Many churches throughout the world use a Bible reading schedule called a "lectionary." It's just a fancy word meaning "selected readings." Posts like this reflect on the readings for an upcoming Sunday or other Church holiday, as found in the historic one-year lectionary.
Our Old Testament reading from Daniel seems chillingly familiar to many in current American Christianity, and probably even more so to people in some parts of the world. "Wait," you say. "Nobody is being fed to lions because they pray." Granted, but let's take a look at the overall situation.
Daniel was known as someone of faith. People knew he prayed to God regularly. And those who disagreed with Daniel on unrelated grounds wanted to find an accusation that would stick. In their zeal, they searched in vain. Daniel was honest and ethical. his opponents had to create a situation which would provoke him to convict himself.
They did this by arranging for a civil law which he would disobey. No prayer to anyone but the king for the next month. They knew Daniel would not change his practices.
Ardent secularists who want to remove Christians from the public sphere promote laws and regulations which Christians, as a matter of conscience, will not be able to follow. This is at the heart of moves to compel businesses to enter into endorsements they may find offensive. It is at the heart of removal of conscience exceptions which force pharamcists and other medical personnel to support on-demand abortion. It is at the heart of binding counselors so they can't help a person affirm the gender identified by their biology, but rather have to endorse the narrative that the person's mental concept should override DNA. It is at the heart of endorsing prayers in accord with neo-paganism but rejecting trinitarian prayers.
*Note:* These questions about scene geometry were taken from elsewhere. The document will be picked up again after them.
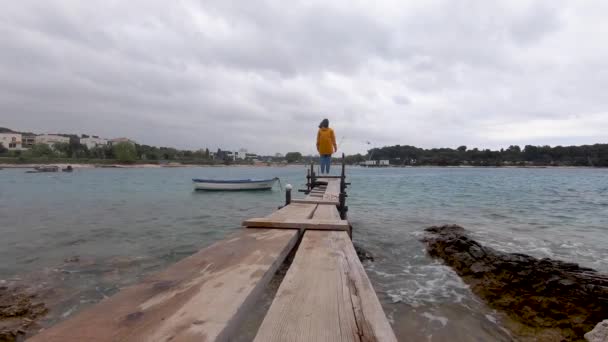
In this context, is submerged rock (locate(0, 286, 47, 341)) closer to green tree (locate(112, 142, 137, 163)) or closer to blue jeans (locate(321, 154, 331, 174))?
blue jeans (locate(321, 154, 331, 174))

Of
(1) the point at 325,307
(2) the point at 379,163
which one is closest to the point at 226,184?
(1) the point at 325,307

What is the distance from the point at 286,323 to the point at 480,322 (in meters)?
4.87

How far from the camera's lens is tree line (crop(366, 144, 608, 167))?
122562 millimetres

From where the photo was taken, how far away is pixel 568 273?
19.7 ft

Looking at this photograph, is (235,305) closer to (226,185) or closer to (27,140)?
(226,185)

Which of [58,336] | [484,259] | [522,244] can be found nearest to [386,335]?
[58,336]

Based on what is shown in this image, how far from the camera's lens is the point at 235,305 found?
2.03m

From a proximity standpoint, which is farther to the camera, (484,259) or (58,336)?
(484,259)

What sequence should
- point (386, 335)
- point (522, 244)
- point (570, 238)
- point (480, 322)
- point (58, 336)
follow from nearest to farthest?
point (58, 336), point (386, 335), point (480, 322), point (522, 244), point (570, 238)

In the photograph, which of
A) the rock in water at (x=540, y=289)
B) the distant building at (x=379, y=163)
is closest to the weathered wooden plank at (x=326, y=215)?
the rock in water at (x=540, y=289)

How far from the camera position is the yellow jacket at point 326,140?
13.2m

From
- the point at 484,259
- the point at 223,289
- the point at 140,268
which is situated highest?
the point at 223,289

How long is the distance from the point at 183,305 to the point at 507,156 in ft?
553

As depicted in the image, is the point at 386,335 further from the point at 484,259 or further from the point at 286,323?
the point at 484,259
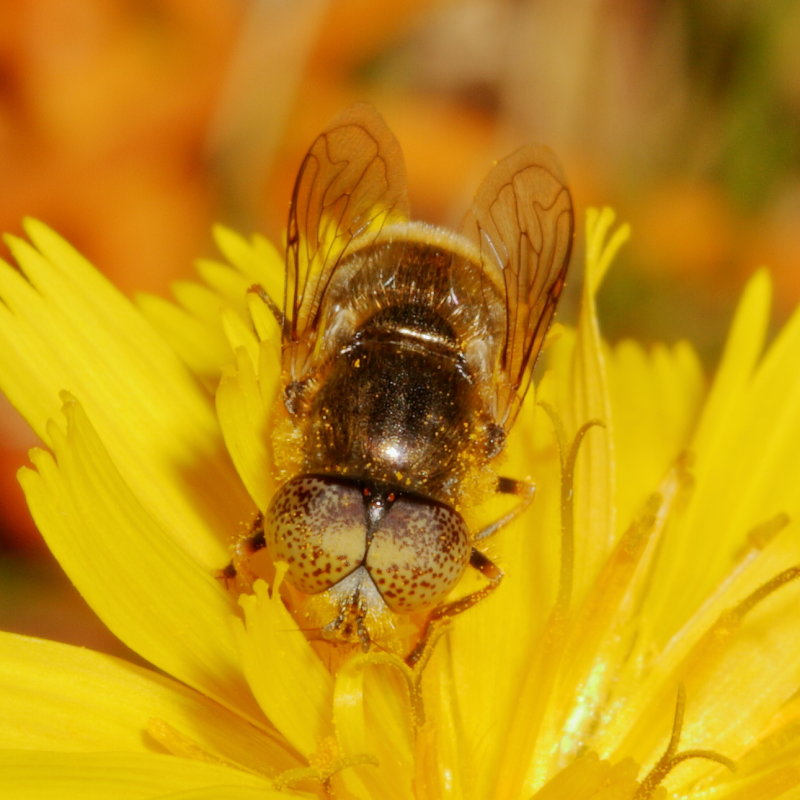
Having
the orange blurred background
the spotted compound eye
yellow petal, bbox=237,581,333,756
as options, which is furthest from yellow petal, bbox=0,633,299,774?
the orange blurred background

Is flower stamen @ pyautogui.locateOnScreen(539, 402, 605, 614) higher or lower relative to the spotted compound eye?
higher

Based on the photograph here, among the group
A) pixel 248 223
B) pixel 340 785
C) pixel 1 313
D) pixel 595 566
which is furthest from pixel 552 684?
pixel 248 223

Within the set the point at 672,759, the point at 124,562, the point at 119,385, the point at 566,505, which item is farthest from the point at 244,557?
the point at 672,759

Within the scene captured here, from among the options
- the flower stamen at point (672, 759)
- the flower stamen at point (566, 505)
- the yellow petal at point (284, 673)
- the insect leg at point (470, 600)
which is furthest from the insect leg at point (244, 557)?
the flower stamen at point (672, 759)

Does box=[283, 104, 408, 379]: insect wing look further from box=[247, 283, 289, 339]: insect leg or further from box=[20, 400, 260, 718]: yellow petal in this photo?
box=[20, 400, 260, 718]: yellow petal

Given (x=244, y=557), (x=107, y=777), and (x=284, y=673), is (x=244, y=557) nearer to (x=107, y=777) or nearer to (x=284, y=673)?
(x=284, y=673)

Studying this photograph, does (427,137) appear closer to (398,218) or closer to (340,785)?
(398,218)
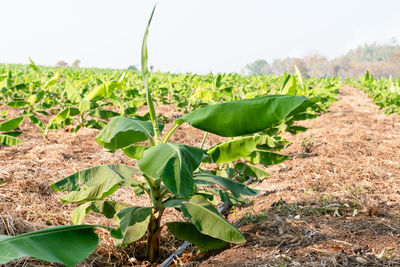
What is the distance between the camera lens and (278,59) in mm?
140125

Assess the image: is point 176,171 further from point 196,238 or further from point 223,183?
point 196,238

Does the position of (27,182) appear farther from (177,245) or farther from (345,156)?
(345,156)

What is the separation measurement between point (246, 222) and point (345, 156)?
3.01 m

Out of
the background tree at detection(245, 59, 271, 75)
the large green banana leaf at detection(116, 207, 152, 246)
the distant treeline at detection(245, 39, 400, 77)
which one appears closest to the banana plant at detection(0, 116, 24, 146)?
the large green banana leaf at detection(116, 207, 152, 246)

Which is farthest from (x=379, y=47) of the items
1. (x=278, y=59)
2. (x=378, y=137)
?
(x=378, y=137)

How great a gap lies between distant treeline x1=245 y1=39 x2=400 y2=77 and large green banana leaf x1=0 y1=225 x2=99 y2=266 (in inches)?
1793

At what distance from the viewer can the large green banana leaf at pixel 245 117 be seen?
197 centimetres

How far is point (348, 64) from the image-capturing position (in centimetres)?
9106

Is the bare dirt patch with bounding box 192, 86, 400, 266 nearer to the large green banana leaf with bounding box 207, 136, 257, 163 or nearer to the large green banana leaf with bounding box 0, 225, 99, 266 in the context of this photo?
the large green banana leaf with bounding box 207, 136, 257, 163

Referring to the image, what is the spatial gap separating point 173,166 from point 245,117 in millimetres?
527

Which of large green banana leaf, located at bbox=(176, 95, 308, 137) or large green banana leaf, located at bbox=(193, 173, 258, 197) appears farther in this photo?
large green banana leaf, located at bbox=(193, 173, 258, 197)

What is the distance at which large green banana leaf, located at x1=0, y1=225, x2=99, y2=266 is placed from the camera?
4.86 ft

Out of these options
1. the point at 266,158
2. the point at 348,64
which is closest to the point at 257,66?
the point at 348,64

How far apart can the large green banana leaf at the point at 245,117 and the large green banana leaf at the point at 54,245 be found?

Christians will disobey these mandates. We guard truth and conscience. We may not be fed to lions, but we can certainly be banned from polite society, be defamed, and be insulted. Worse could certainly come.
Like Daniel, though, we stand firm and act in accord with what we have come to believe. The Lord will care for us, to whatever extent he wants, on earth. We trust that he will also guard us to eternity. We stand fast.